Dass Orang-Utans gefährdet sind, ist keine Neuigkeit. Doch neue Zahlen, die Forscher jetzt im Wissenschaftsmagazin Current Biology (Voigt/Wich et al., 2018) veröffentlicht haben, zeigen: Die Lage der Menschenaffen, die zu den nächsten noch lebenden Verwandten des Menschen zählen, ist dramatisch. Mehr als die Hälfte der ohnehin schon seit Jahrzehnten geschrumpften Orang-Utan-Population auf Borneo ist demnach allein in den vergangenen 16 Jahren verschwunden. Zwischen 1999 und 2015 verringerte sich die Zahl der Tiere um 150.000. Nicht mehr als 50.000 bis 100.000 Orang-Utans sind auf Borneo übrig, schätzen die Zoologen und Ökologen, die die Zahlen erhoben haben. Die überlebenden Tiere leben in schmalen Streifen und Flecken von Wald, die auf den Inseln übrig sind.
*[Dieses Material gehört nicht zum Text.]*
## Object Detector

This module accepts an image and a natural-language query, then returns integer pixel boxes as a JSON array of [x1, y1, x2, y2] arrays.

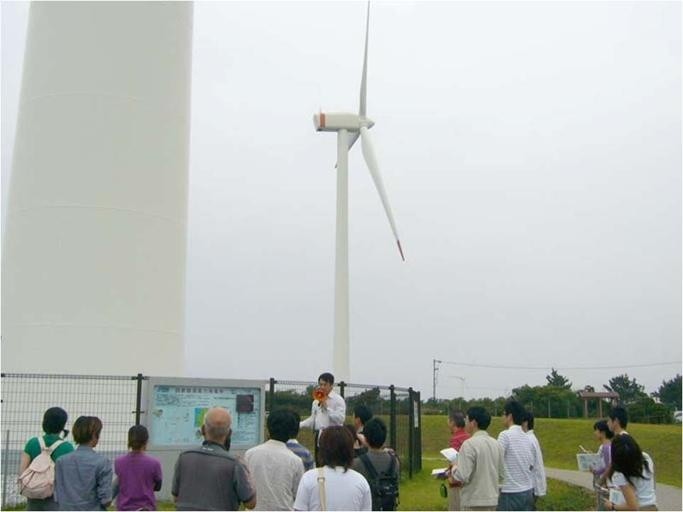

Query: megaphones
[[312, 389, 326, 402]]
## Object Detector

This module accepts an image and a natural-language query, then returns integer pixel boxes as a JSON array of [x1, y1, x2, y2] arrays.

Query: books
[[577, 453, 605, 472]]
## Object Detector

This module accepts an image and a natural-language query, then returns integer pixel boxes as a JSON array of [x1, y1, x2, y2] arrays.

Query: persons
[[115, 425, 162, 511], [590, 407, 657, 511], [440, 401, 546, 511], [299, 373, 346, 467], [53, 415, 113, 510], [19, 408, 77, 511], [170, 406, 401, 511]]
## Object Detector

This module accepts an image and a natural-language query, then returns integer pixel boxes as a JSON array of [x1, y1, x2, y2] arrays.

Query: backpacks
[[18, 436, 67, 501], [359, 451, 401, 510]]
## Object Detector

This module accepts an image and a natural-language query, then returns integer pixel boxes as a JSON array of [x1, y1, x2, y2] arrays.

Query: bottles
[[440, 477, 447, 498]]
Die Ursachen: Abholzung, Palmölanbau und Wilderei

Der Mensch selbst ist es, der den Lebensraum der Orang-Utans am stärksten zerstört. Er hat auf Sumatra fast den gesamten Regenwald vernichtet – auf Borneo ist mehr als Hälfte der Wälder durch Abholzung und Waldbrände verloren. Orang-Utans leben auf Bäumen, bauen sich Nester in den Kronen, fressen Blätter und Früchte. Ohne den Wald, können diese Primaten, deren Name in der Sprache der Ureinwohner "Waldmensch" bedeutet, nicht überleben. Übrigens sind sie nicht die einzigen vom Artensterben betroffenen Tiere auf den Inseln Borneo und Sumatra, in deren besonderem Ökosystem aus Torfmoorwäldern, Sümpfen und Meeresküsten viele seltene Spezies ihre Heimat haben.
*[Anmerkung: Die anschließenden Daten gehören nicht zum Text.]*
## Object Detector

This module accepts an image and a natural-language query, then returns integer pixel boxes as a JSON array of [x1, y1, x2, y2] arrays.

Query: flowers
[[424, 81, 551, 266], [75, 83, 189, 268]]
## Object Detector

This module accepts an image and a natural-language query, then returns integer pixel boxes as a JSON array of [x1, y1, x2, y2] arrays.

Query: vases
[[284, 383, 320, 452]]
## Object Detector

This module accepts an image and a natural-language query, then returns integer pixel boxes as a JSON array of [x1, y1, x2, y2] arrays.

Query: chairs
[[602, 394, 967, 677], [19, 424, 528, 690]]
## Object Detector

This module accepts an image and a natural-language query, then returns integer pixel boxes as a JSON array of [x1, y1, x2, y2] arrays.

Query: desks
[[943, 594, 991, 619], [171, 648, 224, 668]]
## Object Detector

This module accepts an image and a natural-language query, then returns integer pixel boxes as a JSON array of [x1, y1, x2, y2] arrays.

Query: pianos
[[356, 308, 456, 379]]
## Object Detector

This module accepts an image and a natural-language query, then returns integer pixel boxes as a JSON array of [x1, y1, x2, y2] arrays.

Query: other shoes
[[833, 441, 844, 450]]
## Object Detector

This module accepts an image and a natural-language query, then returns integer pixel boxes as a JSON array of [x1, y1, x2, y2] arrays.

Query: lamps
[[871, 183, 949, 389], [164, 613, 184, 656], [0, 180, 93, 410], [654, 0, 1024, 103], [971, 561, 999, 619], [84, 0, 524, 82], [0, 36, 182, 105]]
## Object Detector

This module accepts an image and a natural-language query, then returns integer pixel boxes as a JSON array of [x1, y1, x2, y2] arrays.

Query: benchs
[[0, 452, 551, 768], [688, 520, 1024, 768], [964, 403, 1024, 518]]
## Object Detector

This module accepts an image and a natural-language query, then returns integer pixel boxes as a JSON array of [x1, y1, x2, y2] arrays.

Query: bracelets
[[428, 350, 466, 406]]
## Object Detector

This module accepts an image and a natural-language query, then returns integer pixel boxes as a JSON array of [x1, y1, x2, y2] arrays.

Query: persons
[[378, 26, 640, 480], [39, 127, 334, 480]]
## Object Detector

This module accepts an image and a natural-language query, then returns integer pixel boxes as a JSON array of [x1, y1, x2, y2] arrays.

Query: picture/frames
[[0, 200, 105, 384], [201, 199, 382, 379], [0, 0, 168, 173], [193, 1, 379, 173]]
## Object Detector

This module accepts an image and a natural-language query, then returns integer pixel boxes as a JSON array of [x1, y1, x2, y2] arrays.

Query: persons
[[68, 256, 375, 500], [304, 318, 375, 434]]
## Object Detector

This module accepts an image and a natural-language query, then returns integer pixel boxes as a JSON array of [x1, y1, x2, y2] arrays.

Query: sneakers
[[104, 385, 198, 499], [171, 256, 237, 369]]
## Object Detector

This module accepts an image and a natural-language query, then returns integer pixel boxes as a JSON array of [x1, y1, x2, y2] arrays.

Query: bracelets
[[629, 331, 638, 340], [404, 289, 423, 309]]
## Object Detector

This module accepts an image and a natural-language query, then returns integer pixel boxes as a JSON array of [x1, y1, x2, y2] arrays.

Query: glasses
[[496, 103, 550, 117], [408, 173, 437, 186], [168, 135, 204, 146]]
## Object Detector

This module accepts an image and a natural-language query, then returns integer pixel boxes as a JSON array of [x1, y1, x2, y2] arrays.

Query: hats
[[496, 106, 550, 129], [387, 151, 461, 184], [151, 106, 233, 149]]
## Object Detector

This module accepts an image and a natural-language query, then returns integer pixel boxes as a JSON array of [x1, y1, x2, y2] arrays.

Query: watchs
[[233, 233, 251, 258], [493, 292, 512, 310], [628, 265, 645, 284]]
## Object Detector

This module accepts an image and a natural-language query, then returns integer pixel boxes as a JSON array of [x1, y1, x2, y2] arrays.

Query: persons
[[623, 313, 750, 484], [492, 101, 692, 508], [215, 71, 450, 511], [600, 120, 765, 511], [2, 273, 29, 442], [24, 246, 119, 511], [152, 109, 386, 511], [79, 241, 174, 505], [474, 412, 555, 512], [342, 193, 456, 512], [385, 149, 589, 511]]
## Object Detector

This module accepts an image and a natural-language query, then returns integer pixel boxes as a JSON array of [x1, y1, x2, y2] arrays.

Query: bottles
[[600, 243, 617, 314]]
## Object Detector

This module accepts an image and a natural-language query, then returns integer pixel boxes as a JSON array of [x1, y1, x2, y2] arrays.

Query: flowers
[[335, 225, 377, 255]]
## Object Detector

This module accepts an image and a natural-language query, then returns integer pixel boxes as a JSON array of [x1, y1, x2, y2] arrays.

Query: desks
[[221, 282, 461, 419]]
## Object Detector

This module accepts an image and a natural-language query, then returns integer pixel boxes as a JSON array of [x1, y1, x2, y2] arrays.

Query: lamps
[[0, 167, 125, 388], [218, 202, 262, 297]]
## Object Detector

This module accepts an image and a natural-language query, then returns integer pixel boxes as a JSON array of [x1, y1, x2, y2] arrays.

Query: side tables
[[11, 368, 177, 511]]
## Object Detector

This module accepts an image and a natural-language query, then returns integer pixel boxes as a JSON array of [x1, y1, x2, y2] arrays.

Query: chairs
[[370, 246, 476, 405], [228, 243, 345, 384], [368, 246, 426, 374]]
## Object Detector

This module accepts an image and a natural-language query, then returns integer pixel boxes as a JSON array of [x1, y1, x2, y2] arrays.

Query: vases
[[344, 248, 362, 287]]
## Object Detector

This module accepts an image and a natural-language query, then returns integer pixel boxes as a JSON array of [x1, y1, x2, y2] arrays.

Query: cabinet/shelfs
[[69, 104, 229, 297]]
Der Rückgang der Orang-Utans habe vor allem nicht natürliche Ursachen, sagt auch die Mitautorin der Studie, Maria Voigt vom Deutschen Zentrum für integrative Biodiversitätsforschung in Leipzig. So seien die meisten der Affen entweder durch Wilderer getötet worden oder dadurch, dass sie ihren Lebensraum verloren haben. Orang-Utans werden zum Teil von Bauern erschossen, weil sie die Früchte von den Feldern fressen, manche der Menschenaffen werden aber auch illegal als Haustiere gehalten und sogar geschmuggelt. In mehrere Schutzstationen auf Borneo und Sumatra leben zudem Hunderte verwaiste Orang-Utans, deren Mütter oder Familien getötet wurden. Als sozial organisierte Menschenaffen sind Orang-Utans auf den Verbund ihrer Gemeinschaft zum Überleben angewiesen.
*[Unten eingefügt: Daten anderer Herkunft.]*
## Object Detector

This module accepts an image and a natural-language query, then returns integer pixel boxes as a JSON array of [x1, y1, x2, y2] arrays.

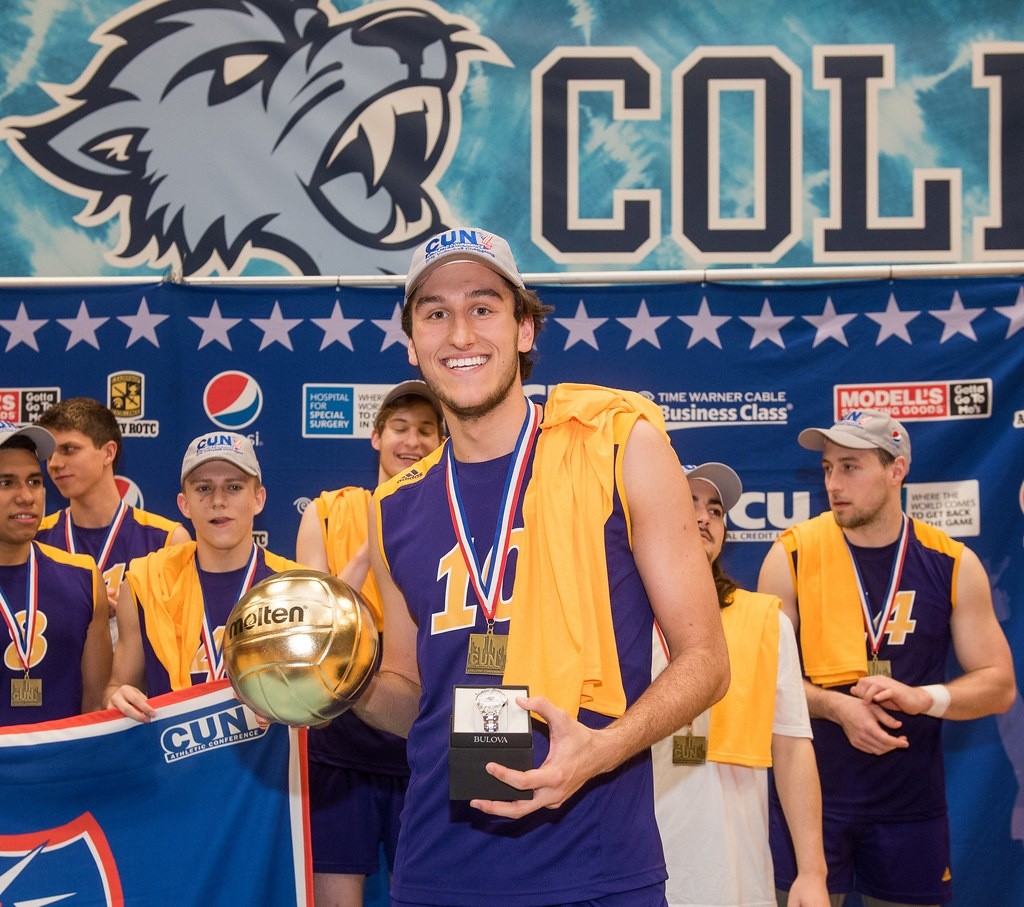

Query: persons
[[650, 461, 830, 907], [103, 432, 319, 722], [297, 379, 446, 906], [758, 409, 1016, 907], [34, 399, 193, 658], [235, 226, 730, 907], [1, 421, 113, 729]]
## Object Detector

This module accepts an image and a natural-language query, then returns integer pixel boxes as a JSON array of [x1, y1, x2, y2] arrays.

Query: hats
[[377, 381, 440, 409], [2, 427, 56, 460], [402, 229, 525, 300], [183, 430, 266, 479], [683, 461, 742, 514], [793, 408, 914, 461]]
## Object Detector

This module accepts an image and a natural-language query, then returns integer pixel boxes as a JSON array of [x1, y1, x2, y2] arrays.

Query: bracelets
[[919, 684, 950, 717]]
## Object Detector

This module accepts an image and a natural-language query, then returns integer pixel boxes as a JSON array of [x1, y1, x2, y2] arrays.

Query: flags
[[0, 678, 315, 907]]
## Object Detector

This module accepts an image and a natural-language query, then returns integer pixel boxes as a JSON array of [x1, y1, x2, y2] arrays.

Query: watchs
[[476, 689, 507, 733]]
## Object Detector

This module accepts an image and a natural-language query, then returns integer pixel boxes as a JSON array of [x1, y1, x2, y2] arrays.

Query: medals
[[863, 660, 891, 678], [466, 634, 507, 675], [673, 735, 706, 764], [11, 679, 42, 706]]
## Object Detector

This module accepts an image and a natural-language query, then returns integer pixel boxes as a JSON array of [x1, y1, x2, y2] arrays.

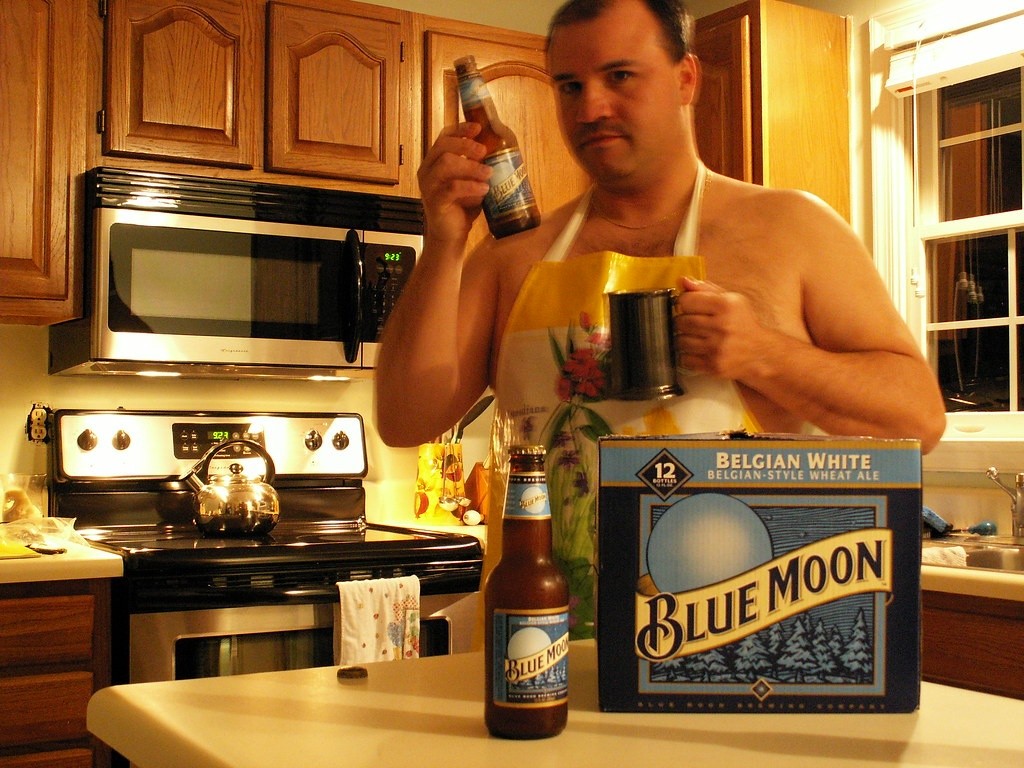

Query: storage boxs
[[595, 430, 923, 714]]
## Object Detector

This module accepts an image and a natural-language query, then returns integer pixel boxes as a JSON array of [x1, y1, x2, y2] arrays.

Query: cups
[[0, 472, 46, 522], [412, 443, 466, 527], [604, 286, 687, 401]]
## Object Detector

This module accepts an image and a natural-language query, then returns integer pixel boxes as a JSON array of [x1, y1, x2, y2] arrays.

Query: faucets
[[985, 465, 1024, 537]]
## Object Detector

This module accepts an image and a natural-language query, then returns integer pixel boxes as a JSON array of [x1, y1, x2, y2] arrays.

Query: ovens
[[128, 589, 482, 690]]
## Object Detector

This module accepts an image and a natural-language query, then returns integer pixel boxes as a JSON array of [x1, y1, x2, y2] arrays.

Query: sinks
[[922, 548, 1024, 575]]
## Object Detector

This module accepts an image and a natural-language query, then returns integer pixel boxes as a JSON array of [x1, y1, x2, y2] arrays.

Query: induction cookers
[[48, 405, 481, 605]]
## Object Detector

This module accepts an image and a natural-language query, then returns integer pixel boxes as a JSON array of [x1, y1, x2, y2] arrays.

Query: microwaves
[[47, 166, 430, 381]]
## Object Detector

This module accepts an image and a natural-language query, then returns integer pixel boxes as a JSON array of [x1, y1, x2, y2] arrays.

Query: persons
[[372, 0, 947, 638]]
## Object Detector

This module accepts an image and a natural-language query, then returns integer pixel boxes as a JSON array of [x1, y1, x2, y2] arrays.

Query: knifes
[[482, 446, 496, 469]]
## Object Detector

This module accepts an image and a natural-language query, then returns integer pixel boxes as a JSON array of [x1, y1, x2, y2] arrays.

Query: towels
[[333, 574, 421, 666], [922, 545, 968, 568]]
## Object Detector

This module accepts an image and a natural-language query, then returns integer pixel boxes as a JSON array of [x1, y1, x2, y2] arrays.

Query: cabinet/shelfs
[[693, 0, 853, 226], [0, 533, 123, 768], [0, 0, 88, 327], [414, 11, 590, 256], [921, 564, 1024, 701], [88, 0, 414, 204]]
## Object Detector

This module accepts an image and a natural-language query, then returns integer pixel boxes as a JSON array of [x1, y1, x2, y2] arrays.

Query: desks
[[85, 637, 1024, 768]]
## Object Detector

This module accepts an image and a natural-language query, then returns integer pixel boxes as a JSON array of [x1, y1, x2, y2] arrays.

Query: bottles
[[482, 444, 571, 740], [452, 53, 541, 239]]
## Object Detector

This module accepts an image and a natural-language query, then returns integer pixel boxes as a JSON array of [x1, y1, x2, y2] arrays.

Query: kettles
[[178, 438, 282, 534]]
Drei Arten – alle vom Aussterben bedroht

Ein großes Problem sei weiterhin der großflächige Palmölanbau auf Borneo. Um Monokulturen aus Ölpalmen anzulegen, werden seit Jahrzehnten Torfmoorwälder auf Borneo durch Brandrodung vernichtet oder abgeholzt – mit dramatischen Folgen auch für das Klima (ZEIT ONLINE berichtete). Den stärksten Rückgang an Orang-Utans verzeichneten solche für die Landwirtschaft umgewidmeten Flächen.

Insgesamt gibt es auf Borneo und Sumatra drei Arten von Orang-Utans, von denen eine erst im November 2017 entdeckt wurde: Die in einem entlegenen Waldstück auf Sumatra lebende Gruppe aus rund 800 Tieren bekam den Namen Tapanuli-Orang-Utan (Pongo tapanuliensis). Neben der schon bekannten Orang-Utan-Art auf Sumatra Pongo abelii und dem Borneo-Orang-Utans Pongo pygmaeus wird auch diese Art seither auf der Roten Liste der Weltnaturschutzunion IUCN als "vom Aussterben bedroht" geführt.

Nach Einschätzung von Wissenschaftlerinnen und Wissenschaftlern ist es die zuletzt entdeckte Art, die als Erstes wieder vom Erdball verschwinden könnte: Würden nur acht der rund 800 Tiere pro Jahr getötet oder auf andere Weise von der Population entfernt, würde die Art aussterben, so die düstere Prognose.